The Crescent Theatre, Birmingham, Sunday 6th October, 2013

 

Somerset Maugham’s 1926 comedy is brought to sparkling life in Jaz Davison’s lively production.  It tells the story of Constance, the titular wife, whose husband has been having a long-standing affair with one of her best friends.  Everyone around Constance strives to hide the ugly truth from her but, it turns out, she has known all along.  Constance is nobody’s fool.  Red faces all around.  But it is what happens next that takes this comedy of manners into Ibsen territory.  More assured than Ibsen’s Nora, Maugham’s Constance not only turns the tables on her unfaithful spouse but carves out a niche for herself, claiming that the economic independence she has earned for herself is the key to opening up the rest of her life.  She is no more bound to her husband by financial need than she is to convention and, some might say, propriety.

It’s a great-looking production, played in-the-round in the theatre’s Ron Barber Studio with a detailed but unfussy set designed by James Rowland, and a parade of 1920s fashions from costume designer Stewart Snape.  The women are especially well-dressed with fur stoles draped over their shoulders like roadkill – reminders that the play has become a period piece, and that some aspects of society have changed considerably since it first opened.
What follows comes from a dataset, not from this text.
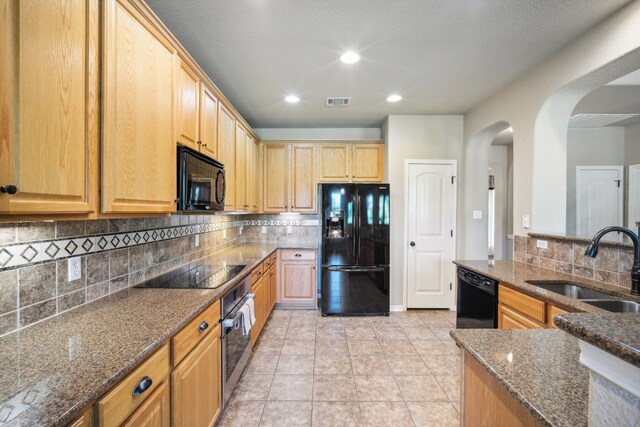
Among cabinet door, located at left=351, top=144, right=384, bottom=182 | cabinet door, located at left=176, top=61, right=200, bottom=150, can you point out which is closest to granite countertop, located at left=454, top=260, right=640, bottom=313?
cabinet door, located at left=351, top=144, right=384, bottom=182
As Constance, Liz Plumpton cuts an elegant figure.  At first she is a little too imperious and not playful enough but she warms up and becomes delightful, her delivery matching the wit of her dialogue.   The characters fire off Widean epigrams like champagne corks – some of the cast handle this mannered way of speaking with great ease.  Particularly impressive is Jo Hill as Barbara, and Danielle Spittle’s Martha improves as the action unfolds.  Plumpton is ably supported by Roger Saunders as old suitor Bernard and Kate Campbell as treacherous Marie-Louise, but it is her moments with husband John that really stand out.  Colin Simmonds’s performance is a delight from start to finish as the smarmy philanderer in a beautifully detailed and executed characterisation.  And very, very funny.

Jaz Davison’s direction has some stylish touches (like the use of butler James Smith for the transitions) but a little lighter handling of the earlier moments would get the performance fizzing along from the get-go.  It’s a soufflé on which the oven door has been opened too soon, but the cast rally and aerate the confection as soon as they settle in.  From that point on The Constant Wife becomes consistently funny.